▶ EXTRACTED TEXT
···
During early deals on Tuesday, the British pound climbed to a new multi-month high against the Japanese yen as U.S. Treasury Secretary Timothy Geithner unveiled more detailed plans to help U.S. banks mop up toxic mortgage-related assets.
The pound also showed strength against its other major counterparts and hit a 6-week high against the US dollar and a 6-day high versus the Swiss franc.
Yesterday, the Obama administration released details of its latest plan to solve the massive, debilitating banking crisis that continues to hold the financial system in its crushing grip.
The plan unveiled by Treasury Secretary Timothy Geithner will set up an investment fund to buy mortgage-related securities and other assets that are hurting the balance sheets of banks. The new Public Private Investment Program would combine taxpayer money with private funds, aiming to buy loans and free up banks to renew lending.
Geithner's plan involves using up to $100 billion in funds from the $700 billion financial rescue plan passed in 2008 in addition to capital from private investors to generate an estimated $500 billion to purchase the toxic assets, a number that could double to $1 trillion over time.
On Wall Street, U.S. stocks closed Monday's trading session sharply higher, and more than offsetting the losses posted in the two previous sessions, after the U.S. administration released the details of its latest plan to solve the massive, debilitating banking crisis. This was also combined with better than expected data on home sales. The Dow closed up 497 points or 6.84% at 7,776, the Nasdaq gained 99 points or 6.76% to 1,556, and the S&P 500 advanced 54 points or 7.08% to finish at 823.
Asian stocks extended gains today, with Tokyo shares rose 2 percent in early trade, after hitting a seven-week closing high yesterday. A recovery in investor risk appetite boosted higher-yielding currencies versus the dollar and the yen.
Against the US dollar, the British pound traded higher during early deals on Tuesday. At 10:25 pm ET, the pound-dollar pair reached a 6-week high of 1.4696, compared to 1.4575 hit late New York Monday. The pair is currently trading at 1.4686 with 1.484 seen as the next target level.
···
▶ DATA
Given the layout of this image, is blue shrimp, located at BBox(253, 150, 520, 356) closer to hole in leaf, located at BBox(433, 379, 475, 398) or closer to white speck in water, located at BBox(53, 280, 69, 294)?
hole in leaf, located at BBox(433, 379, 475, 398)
···
▶ TASKS TO CARRY OUT
1. According to the article on the British pound, how much of the $700 billion rescue plan would Geithner's plan use?
2. Copy word for word the stretch of the British pound article from "The plan unveiled" through "trillion over time.".

▶ EXERCISE SOLUTIONS
1. Up to $100 billion.

2.
The plan unveiled by Treasury Secretary Timothy Geithner will set up an investment fund to buy mortgage-related securities and other assets that are hurting the balance sheets of banks. The new Public Private Investment Program would combine taxpayer money with private funds, aiming to buy loans and free up banks to renew lending.
Geithner's plan involves using up to $100 billion in funds from the $700 billion financial rescue plan passed in 2008 in addition to capital from private investors to generate an estimated $500 billion to purchase the toxic assets, a number that could double to $1 trillion over time.